Ter onderbouwing van haar standpunt heeft zij in hoger beroep een groot aantal
e-mailberichten en andere documenten overgelegd over (de aard van) haar werkzaamheden.
4.4.
De Notitie en de Aanvulling vormen een uitwerking van de in artikel 55v van het Barp neergelegde hardheidsclausule voor die situaties dat een medewerker gedurende fase 1 van de reorganisatie (dus tot juli 2016) gedurende een periode van drie jaar tijdelijk was tewerkgesteld in een andere functie (vergelijk de uitspraak van 21 juni 2018, ECLI:NL:CRVB:2018:1843). Om in aanmerking te komen voor plaatsing op de gewenste functie dient aan vier cumulatieve criteria te worden voldaan:
  • De betrokkene dient de door hem gevraagde LFNP-functie gedurende minimaal drie jaar voorafgaand aan 1 juli 2016 ononderbroken uit te hebben geoefend. De vraag of de gewenste functie daadwerkelijk is uitgevoerd moet worden beantwoord aan de hand van de niveaubepalende elementen van die functie. Noodzakelijk is dat vastgesteld wordt dat door het uitoefenen van de tijdelijke werkzaamheden in overwegende mate is voldaan aan de niveaubepalende elementen van de andere functie. Deze zijn omschreven in het onderdeel “kern van de functie” van de betreffende LFNP- functie”;
  • De tewerkstelling dient schriftelijk te kunnen worden onderbouwd door de medewerker;
  • De gewenste functie moet zijn ingericht in de nieuwe formatie. Er moet dus sprake zijn van werkzaamheden die vanuit het bedrijfsvoeringsbelang ook na de reorganisatie worden gecontinueerd;
  • Het functioneren van de medewerker dient voldoende te zijn.
4.5.
Vast is komen te staan dat er in dit geval geen sprake is geweest van enigerlei afspraak of opdracht, in welke vorm dan ook, tot vervulling van andere dan de eigen werkzaamheden. Volgens de geldende werkafspraken is appellante gedurende de relevante periode steeds werkzaam geweest in haar eigen formele functie, zijnde tot 1 januari 2012 de functie van [functie 2] , schaal 8, en met ingang van 1 januari 2012 de LFNP-functie van [functie 3] , schaal 8. De korpschef heeft niettemin onderzocht of appellante feitelijk toch, gedurende de vereiste periode van minimaal drie jaar voorafgaand aan 1 juli 2016, ononderbroken de werkzaamheden van een [functie 4] , schaal 9, of zelfs van een [functie 6] , schaal 10, heeft verricht. De korpschef heeft geconcludeerd dat daarvan geen sprake is geweest en de Raad volgt hem daarin.

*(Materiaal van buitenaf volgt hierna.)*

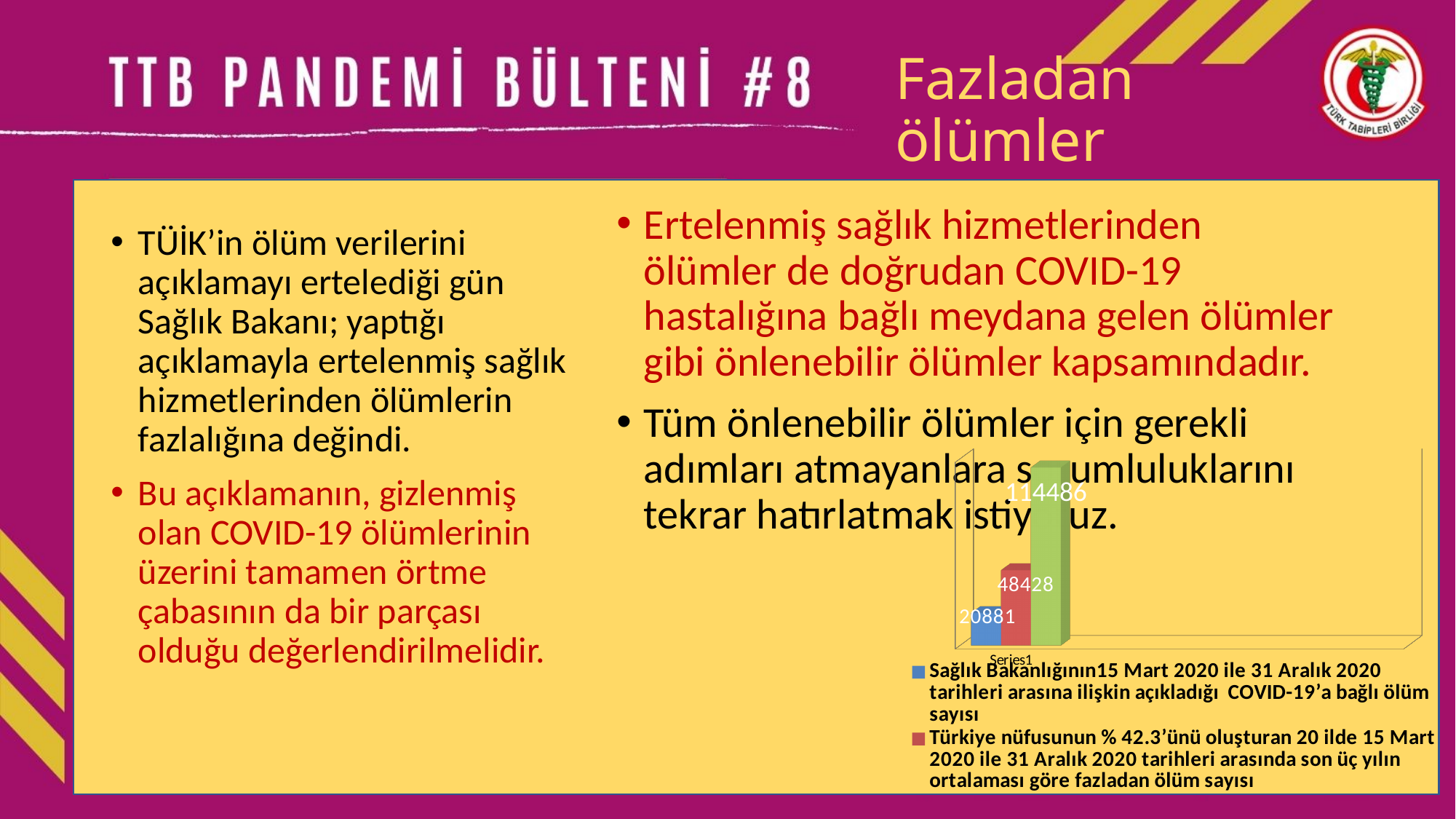
What is the value of the red bar (Türkiye nüfusunun % 42.3'ünü oluşturan 20 ilde fazladan ölüm sayısı)? 48428 What is the value of the green bar in the chart? 114486 What label appears on the category axis below the bars? Series1 Which is larger: the Ministry of Health's announced COVID-19 death count (blue bar) or the excess deaths in the 20 provinces (red bar)? The red bar (excess deaths in the 20 provinces) How much larger is the red bar's value than the blue bar's value? 27547 What is the difference between the green bar's value and the red bar's value? 66058 What kind of chart is shown on the slide? Bar chart What is the value of the tallest bar in the chart? 114486 What is the value of the blue bar (Sağlık Bakanlığının 15 Mart 2020 ile 31 Aralık 2020 tarihleri arasına ilişkin açıkladığı COVID-19'a bağlı ölüm sayısı)? 20881 What is the difference between the green bar's value and the blue bar's value? 93605 How many bars are plotted in the chart? 3 What is the value of the shortest bar in the chart? 20881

De werkzaamheden van appellante waren, zo is door de korpschef toegelicht en zo blijkt ook uit de informatie die appellante daarover heeft verstrekt, grotendeels uitvoerend van aard en overstegen in zoverre niet het niveau van haar eigen functie. Dat dit wellicht een enkele keer wat betreft een specifieke taak wel eens anders is geweest maakt, wat daarvan verder ook zij, nog niet dat appellante gedurende de vereiste ononderbroken periode van drie jaar een andere dan de eigen functie heeft vervuld. Het beroep van appellante op de Notitie en de Aanvulling treft dus geen doel. De Raad is daarbij niet gebleken van enige aanleiding tot toepassing van de hardheidsclausule buiten de Notitie en de Aanvulling om.
4.6.
Uit het voorgaande volgt dat het hoger beroep niet slaagt. De aangevallen uitspraak moet worden bevestigd.
5. Voor een proceskostenveroordeling bestaat geen aanleiding.

BESLISSING

De Centrale Raad van Beroep bevestigt de aangevallen uitspraak.
Deze uitspraak is gedaan door E.J.M. Heijs als voorzitter en B.J. van de Griend en
J.J.T. van den Corput als leden, in tegenwoordigheid van S.H.H. Slaats als griffier. De beslissing is uitgesproken in het openbaar op 28 februari 2019.